- _Exercise brief_:
Reproduce the material from the line with "Based on the" to the line with "102 centimetres", both included, leaving the requests unchanged. Scale every number in the answers, whether a coordinate or a distance, by 1.15, and round each result to a whole number with halves going up.

- _Data records_:
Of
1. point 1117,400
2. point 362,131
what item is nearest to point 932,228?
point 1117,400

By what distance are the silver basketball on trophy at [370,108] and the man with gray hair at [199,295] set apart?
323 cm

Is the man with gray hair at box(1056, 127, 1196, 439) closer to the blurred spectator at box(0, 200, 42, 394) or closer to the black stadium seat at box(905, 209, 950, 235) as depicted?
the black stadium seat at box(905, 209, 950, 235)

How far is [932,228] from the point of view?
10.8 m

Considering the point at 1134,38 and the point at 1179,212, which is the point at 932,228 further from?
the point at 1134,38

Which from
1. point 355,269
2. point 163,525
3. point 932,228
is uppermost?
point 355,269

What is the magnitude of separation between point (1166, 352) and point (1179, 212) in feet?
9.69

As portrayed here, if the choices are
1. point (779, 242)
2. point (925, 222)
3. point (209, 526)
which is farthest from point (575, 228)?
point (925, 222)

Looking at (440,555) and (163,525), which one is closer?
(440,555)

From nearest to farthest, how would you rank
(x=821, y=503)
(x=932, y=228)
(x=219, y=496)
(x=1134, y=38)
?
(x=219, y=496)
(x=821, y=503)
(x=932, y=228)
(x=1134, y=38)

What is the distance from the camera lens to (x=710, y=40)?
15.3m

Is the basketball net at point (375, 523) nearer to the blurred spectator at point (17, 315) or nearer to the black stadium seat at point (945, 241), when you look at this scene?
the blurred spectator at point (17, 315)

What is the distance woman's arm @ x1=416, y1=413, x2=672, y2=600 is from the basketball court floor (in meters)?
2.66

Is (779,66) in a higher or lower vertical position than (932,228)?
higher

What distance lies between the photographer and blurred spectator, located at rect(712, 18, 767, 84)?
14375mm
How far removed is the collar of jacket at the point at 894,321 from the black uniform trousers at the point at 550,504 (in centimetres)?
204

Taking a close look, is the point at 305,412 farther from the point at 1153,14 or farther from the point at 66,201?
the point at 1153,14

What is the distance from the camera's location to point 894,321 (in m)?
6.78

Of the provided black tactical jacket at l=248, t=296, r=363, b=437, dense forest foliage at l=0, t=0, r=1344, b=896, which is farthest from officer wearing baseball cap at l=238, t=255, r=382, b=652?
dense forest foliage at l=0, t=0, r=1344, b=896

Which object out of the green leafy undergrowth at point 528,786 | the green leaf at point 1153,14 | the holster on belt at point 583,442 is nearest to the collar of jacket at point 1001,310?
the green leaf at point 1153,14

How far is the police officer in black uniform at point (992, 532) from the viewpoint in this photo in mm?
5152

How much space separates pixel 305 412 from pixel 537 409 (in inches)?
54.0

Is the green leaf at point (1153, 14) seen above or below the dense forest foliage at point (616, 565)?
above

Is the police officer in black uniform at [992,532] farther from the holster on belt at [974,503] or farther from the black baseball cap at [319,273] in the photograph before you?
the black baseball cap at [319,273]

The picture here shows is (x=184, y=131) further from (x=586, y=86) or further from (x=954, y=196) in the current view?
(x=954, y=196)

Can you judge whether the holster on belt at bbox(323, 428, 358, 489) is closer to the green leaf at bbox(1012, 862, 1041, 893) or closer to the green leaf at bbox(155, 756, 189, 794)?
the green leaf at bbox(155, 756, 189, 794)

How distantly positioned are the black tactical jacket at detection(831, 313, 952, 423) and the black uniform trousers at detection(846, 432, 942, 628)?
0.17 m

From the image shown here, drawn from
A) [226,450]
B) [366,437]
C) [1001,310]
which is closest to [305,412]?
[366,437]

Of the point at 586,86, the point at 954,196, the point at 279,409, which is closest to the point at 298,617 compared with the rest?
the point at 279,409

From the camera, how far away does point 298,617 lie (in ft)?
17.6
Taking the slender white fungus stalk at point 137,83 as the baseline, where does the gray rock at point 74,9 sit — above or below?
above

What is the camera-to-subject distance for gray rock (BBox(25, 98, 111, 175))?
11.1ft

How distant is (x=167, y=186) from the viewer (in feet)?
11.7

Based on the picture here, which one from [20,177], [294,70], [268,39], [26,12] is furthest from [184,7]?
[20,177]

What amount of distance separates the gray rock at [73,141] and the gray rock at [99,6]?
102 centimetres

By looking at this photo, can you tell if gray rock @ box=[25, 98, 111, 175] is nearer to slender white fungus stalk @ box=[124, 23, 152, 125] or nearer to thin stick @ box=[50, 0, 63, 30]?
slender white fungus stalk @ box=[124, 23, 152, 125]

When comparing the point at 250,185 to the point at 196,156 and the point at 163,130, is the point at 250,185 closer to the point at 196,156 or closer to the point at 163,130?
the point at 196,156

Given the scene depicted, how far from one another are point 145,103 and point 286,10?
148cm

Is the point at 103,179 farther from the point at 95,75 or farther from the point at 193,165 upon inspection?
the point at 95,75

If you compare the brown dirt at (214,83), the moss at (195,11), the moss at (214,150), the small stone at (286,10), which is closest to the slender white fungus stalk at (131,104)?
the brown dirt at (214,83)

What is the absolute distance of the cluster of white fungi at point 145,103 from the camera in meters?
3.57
==
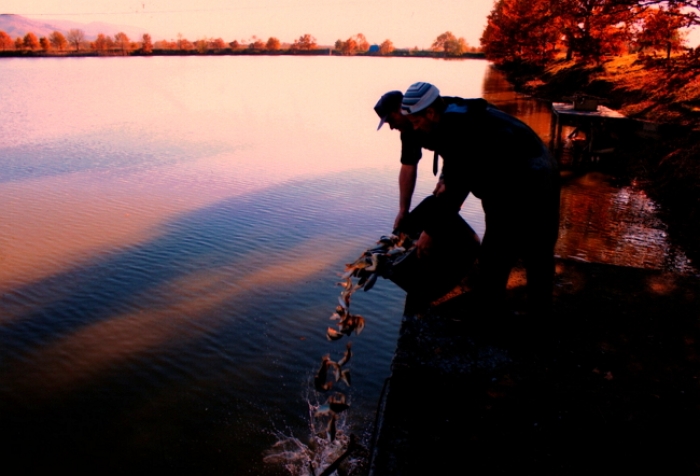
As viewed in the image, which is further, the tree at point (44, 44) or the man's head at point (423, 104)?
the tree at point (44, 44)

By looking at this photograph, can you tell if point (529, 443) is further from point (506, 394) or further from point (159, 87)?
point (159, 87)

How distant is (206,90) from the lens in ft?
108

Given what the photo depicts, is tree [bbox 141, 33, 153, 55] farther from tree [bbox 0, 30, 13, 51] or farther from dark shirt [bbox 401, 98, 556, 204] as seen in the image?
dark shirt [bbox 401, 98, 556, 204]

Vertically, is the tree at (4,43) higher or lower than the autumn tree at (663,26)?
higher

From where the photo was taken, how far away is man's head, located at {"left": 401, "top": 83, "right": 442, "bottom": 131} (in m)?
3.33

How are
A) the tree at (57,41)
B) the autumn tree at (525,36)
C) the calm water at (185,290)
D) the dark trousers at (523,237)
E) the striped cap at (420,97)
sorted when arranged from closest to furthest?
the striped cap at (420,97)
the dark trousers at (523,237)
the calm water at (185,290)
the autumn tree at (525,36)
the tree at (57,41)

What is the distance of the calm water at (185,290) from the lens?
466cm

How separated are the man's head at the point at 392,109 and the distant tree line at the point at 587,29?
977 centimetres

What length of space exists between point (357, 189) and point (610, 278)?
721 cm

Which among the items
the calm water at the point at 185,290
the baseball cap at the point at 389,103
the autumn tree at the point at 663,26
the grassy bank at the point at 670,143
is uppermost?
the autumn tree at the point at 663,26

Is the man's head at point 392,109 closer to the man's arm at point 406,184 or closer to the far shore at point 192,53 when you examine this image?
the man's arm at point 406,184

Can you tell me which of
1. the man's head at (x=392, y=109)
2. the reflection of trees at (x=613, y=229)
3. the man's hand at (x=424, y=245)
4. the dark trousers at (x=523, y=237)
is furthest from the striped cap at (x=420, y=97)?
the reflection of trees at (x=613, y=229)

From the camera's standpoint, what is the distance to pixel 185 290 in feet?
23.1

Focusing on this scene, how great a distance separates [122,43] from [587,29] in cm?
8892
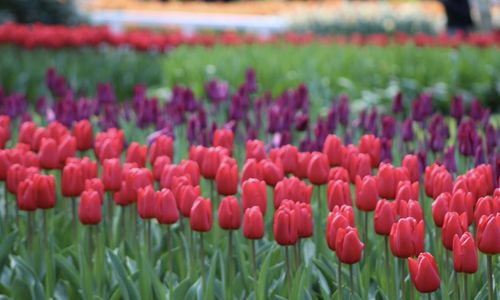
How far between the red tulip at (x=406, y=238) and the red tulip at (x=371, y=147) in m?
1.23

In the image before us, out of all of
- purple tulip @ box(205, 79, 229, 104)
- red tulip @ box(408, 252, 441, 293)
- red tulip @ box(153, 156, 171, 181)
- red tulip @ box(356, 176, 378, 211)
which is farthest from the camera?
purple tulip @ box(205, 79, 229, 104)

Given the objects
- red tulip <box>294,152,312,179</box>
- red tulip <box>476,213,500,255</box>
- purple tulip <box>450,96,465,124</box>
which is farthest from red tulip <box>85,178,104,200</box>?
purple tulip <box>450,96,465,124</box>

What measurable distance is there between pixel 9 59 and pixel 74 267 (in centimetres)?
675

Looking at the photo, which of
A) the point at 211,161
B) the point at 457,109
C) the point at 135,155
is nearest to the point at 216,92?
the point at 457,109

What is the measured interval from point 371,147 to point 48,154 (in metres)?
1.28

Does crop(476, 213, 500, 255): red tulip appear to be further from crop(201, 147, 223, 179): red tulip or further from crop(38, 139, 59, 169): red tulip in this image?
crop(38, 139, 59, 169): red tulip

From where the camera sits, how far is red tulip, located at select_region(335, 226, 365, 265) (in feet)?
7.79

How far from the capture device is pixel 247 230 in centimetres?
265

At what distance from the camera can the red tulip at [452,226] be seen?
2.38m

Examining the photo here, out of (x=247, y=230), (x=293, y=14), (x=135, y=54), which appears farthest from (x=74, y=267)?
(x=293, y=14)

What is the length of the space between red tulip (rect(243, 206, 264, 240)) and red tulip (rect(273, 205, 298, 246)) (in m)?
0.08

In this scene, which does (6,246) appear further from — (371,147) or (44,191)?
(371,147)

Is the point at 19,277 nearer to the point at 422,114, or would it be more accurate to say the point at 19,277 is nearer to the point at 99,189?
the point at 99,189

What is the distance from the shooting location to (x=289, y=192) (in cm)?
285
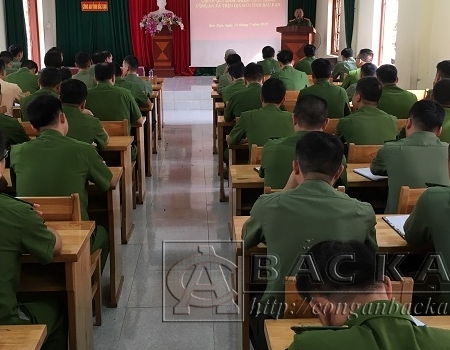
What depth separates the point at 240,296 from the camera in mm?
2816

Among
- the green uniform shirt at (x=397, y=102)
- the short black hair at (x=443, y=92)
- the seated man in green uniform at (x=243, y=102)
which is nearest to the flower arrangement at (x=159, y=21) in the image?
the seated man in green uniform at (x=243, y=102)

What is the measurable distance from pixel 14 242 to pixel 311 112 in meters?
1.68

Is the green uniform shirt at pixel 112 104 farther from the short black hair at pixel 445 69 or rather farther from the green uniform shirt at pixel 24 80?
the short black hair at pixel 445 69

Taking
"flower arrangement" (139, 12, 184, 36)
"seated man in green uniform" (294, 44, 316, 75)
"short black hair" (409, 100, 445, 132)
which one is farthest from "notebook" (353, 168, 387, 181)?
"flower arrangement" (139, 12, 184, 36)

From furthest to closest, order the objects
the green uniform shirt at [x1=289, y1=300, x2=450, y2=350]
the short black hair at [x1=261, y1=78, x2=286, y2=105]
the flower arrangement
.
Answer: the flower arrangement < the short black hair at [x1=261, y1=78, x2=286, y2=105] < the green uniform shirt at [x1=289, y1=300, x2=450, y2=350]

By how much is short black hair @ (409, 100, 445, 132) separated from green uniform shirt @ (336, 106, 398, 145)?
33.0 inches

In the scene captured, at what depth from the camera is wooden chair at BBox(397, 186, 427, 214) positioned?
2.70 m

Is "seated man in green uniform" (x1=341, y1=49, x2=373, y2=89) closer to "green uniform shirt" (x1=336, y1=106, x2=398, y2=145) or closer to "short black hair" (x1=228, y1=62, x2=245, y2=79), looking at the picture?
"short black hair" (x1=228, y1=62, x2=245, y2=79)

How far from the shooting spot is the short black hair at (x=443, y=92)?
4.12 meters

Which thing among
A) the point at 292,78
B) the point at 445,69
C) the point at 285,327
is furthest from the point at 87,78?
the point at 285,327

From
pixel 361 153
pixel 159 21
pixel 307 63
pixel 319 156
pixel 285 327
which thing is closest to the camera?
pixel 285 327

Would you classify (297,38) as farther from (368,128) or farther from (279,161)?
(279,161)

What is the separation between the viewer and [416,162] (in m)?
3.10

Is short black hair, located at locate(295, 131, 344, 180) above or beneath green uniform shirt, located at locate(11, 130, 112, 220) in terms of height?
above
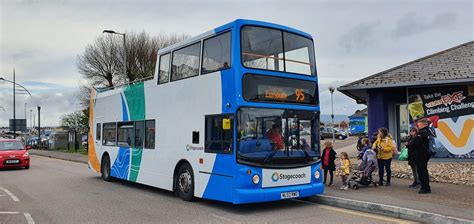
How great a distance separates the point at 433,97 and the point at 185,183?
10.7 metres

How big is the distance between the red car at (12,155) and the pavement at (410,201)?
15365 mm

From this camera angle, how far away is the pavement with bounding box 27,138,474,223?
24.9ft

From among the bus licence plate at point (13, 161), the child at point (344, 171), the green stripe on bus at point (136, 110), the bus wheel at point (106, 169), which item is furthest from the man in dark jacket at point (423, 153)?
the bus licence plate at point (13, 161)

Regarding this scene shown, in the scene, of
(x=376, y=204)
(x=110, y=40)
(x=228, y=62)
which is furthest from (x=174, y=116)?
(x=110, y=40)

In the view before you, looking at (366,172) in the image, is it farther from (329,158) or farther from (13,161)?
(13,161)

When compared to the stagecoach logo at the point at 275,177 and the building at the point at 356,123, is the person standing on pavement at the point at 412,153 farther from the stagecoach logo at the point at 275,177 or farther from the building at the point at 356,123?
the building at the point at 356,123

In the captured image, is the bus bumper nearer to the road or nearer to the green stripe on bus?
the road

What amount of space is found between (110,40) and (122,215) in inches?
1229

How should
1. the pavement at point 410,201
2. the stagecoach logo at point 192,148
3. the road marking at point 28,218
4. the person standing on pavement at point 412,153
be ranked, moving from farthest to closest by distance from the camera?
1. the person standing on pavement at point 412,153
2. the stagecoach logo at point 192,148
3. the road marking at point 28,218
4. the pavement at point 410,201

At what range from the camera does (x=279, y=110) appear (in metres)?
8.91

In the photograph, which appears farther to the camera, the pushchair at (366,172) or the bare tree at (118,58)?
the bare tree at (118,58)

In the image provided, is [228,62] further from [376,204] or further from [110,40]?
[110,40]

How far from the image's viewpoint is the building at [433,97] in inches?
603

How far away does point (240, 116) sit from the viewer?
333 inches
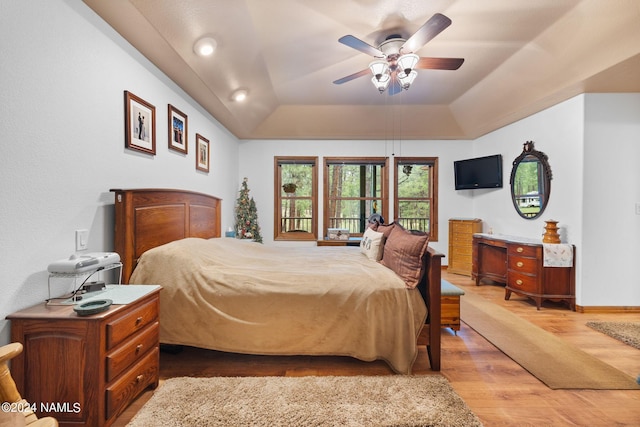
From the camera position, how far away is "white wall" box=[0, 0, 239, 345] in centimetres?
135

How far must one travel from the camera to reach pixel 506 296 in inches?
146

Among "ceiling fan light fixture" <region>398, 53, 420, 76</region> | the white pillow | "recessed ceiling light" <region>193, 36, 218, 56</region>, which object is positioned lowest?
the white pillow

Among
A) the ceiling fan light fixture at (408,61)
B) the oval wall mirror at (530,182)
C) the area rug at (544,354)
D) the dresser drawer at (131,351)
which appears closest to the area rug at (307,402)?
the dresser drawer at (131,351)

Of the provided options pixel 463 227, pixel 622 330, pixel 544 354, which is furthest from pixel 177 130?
==
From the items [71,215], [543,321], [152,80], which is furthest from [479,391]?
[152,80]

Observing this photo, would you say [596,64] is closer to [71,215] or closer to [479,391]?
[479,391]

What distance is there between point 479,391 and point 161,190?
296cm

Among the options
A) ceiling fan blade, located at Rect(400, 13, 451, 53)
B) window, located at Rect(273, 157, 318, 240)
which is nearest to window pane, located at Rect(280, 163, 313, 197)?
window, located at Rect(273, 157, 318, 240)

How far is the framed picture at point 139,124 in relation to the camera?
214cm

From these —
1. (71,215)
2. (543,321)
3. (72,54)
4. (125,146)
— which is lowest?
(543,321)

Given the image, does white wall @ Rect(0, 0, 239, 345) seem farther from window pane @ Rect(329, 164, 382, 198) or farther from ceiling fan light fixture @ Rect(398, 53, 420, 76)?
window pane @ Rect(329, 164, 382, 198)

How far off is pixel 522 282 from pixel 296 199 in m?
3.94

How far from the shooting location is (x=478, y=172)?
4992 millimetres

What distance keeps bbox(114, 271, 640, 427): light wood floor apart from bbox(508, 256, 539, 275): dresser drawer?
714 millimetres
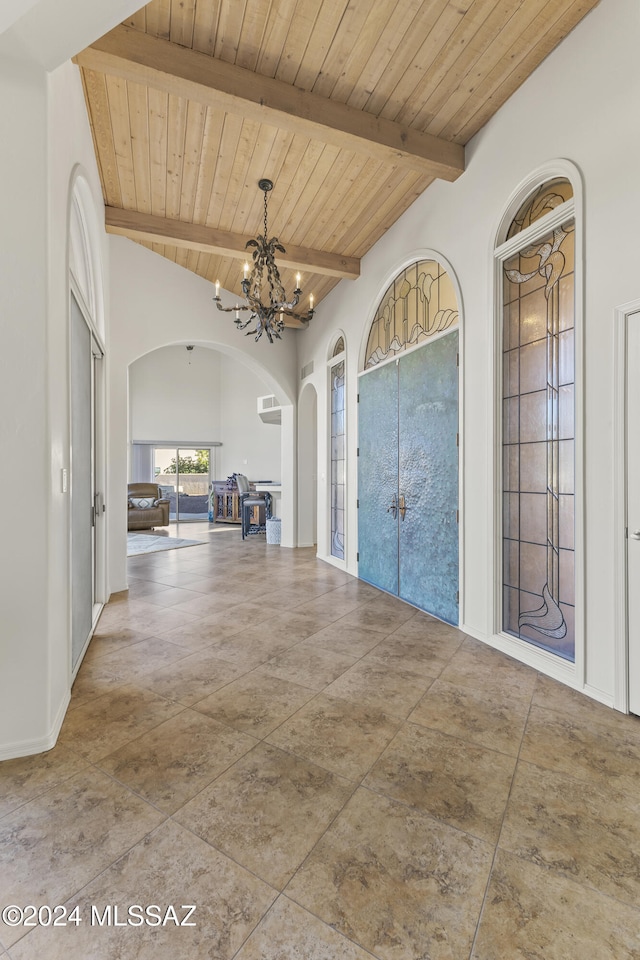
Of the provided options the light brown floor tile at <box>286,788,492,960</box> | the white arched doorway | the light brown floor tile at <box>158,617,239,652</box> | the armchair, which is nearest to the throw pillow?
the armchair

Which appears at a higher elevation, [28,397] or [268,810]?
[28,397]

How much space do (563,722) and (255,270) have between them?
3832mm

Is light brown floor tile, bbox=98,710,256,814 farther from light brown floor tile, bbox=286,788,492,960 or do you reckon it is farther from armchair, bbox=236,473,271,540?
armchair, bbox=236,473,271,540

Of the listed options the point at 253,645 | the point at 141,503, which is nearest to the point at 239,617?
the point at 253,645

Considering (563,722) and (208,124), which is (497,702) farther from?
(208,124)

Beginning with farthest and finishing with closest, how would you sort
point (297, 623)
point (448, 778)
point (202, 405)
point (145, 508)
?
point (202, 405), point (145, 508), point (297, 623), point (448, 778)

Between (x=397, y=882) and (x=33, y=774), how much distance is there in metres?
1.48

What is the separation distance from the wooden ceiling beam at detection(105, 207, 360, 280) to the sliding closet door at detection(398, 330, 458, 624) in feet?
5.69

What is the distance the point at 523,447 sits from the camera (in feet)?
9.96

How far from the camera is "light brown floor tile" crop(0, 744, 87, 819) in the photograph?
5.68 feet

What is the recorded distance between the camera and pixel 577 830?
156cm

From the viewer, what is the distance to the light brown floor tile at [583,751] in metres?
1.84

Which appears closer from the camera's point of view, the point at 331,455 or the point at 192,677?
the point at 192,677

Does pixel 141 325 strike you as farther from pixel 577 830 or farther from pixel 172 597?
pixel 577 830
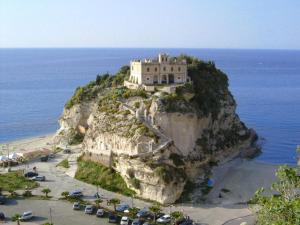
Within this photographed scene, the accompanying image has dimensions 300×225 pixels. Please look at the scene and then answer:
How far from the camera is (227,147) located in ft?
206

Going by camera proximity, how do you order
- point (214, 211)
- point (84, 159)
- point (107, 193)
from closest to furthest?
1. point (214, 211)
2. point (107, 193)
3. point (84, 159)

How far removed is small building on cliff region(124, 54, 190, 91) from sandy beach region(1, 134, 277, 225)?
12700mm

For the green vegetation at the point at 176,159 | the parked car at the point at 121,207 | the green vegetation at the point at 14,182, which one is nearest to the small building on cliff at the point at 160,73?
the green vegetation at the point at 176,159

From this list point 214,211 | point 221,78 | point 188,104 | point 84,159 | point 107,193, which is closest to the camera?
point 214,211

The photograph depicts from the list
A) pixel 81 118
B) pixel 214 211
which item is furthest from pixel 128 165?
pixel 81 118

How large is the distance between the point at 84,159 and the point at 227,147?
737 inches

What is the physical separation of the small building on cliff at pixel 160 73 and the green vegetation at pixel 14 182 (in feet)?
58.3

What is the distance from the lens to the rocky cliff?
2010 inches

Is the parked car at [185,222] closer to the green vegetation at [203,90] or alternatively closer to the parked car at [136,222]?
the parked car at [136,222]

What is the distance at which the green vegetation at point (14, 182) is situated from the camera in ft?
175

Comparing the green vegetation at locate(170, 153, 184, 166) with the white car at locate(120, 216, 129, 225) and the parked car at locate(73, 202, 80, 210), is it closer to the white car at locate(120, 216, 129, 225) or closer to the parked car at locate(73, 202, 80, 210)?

- _Task solution_:
Based on the picture here, which one from [20,177], [294,70], [268,39], [26,12] is furthest from [184,7]?
[23,204]

What amount of distance separates the gray rock at [73,141] and the gray rock at [99,6]?
117 centimetres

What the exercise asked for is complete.